At first we thought we might be dealing with an OS issue, since we’d
taken this downtime as a good opportunity to upgrade the server from
FreeBSD 5.x to 6.0-STABLE, so we got a little sidetracked debugging
UFS2 and newfs options (which we’d also experimented with during the
restore). In that experimenting, Leto managed to ferret out a weird
bug in FreeBSD 6 where the system will panic if you copy a large
directory structure to a drive which has been tuned with a large
average filesize parameter. (Sent PR amd64/89202 to the FreeBSD team)

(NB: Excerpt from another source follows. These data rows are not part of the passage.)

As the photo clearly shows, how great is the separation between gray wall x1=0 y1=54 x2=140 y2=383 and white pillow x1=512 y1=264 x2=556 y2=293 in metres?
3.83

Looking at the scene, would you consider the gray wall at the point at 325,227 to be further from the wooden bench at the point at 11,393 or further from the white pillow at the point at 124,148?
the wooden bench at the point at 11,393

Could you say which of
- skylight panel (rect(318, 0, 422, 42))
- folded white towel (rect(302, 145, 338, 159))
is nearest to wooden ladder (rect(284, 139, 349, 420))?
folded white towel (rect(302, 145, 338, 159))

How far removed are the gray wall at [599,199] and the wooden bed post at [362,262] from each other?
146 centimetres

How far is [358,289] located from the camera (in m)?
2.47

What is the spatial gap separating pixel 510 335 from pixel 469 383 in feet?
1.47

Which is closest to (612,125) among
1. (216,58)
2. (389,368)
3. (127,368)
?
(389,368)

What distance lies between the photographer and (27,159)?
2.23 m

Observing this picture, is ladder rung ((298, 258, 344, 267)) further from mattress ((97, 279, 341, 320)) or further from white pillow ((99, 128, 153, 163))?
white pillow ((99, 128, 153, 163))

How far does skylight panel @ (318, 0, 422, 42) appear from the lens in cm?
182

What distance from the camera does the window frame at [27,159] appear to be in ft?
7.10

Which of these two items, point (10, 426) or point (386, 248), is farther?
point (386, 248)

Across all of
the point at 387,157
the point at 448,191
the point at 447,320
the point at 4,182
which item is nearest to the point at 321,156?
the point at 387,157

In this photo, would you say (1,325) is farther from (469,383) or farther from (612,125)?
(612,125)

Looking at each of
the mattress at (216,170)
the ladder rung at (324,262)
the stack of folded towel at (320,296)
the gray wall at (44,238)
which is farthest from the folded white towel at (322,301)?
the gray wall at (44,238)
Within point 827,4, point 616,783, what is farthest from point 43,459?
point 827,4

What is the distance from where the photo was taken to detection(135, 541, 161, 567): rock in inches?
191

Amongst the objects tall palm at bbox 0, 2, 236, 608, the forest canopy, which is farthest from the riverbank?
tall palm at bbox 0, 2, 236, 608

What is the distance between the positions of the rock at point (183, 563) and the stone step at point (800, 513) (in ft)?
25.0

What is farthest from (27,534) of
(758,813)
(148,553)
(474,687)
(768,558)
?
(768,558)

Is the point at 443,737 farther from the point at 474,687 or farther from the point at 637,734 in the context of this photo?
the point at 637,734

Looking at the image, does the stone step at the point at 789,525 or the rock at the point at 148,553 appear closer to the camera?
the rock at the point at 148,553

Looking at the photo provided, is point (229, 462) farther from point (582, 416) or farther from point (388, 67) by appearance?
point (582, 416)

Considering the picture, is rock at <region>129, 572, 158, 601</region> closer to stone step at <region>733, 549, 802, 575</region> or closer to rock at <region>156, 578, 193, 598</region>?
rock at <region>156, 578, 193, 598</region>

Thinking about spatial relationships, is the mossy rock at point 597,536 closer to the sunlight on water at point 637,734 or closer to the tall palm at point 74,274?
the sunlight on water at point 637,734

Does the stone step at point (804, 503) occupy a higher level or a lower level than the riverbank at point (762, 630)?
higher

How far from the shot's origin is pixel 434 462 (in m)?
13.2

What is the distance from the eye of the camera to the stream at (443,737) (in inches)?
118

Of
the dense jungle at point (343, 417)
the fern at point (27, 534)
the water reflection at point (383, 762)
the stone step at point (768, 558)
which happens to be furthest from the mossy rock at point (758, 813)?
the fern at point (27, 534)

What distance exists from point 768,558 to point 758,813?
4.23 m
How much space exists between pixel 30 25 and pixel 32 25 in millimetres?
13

http://www.freebsd.org/cgi/query-pr.cgi?pr=amd64/89202

Once we moved past that, though, we were still facing the weird read
errors. This morning I nicked two drives out of the raid10 volume (which
was empty anyway) and plugged them in to a spare 9500S card that we’ve
got on hand. We’re unable to repro the read errors off that card, which
would seem to indicate that the problem is indeed the old 3Ware 8506.

Sadly, the 9500S card is only the four port model, so we can’t just
swap it in and start using it, we’ll have to order a new card for
the stats server.

I’m quite encouraged that we seem to have isolated the problem to the
controller card. It’s under warranty, but it’s a depot repair and
the vendor won’t just cross-ship us a replacement. We’ll have to
order a new card if we want to get the server back up and running in
a reasonable amount of time.